REQUIREMENT — Please copy out the data below word for word, leaving out the pictures.

━━━ EXERCISE MATERIAL

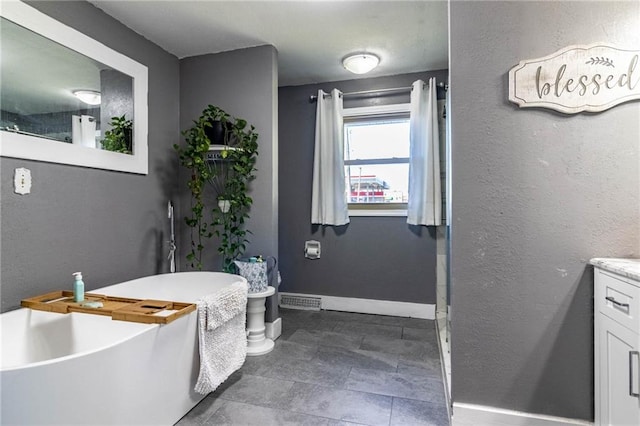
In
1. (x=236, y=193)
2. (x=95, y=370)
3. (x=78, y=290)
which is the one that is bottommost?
(x=95, y=370)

━━━━━━

SOLUTION —
In
1. (x=236, y=193)
2. (x=95, y=370)
3. (x=78, y=290)
which is the one that is bottommost?
(x=95, y=370)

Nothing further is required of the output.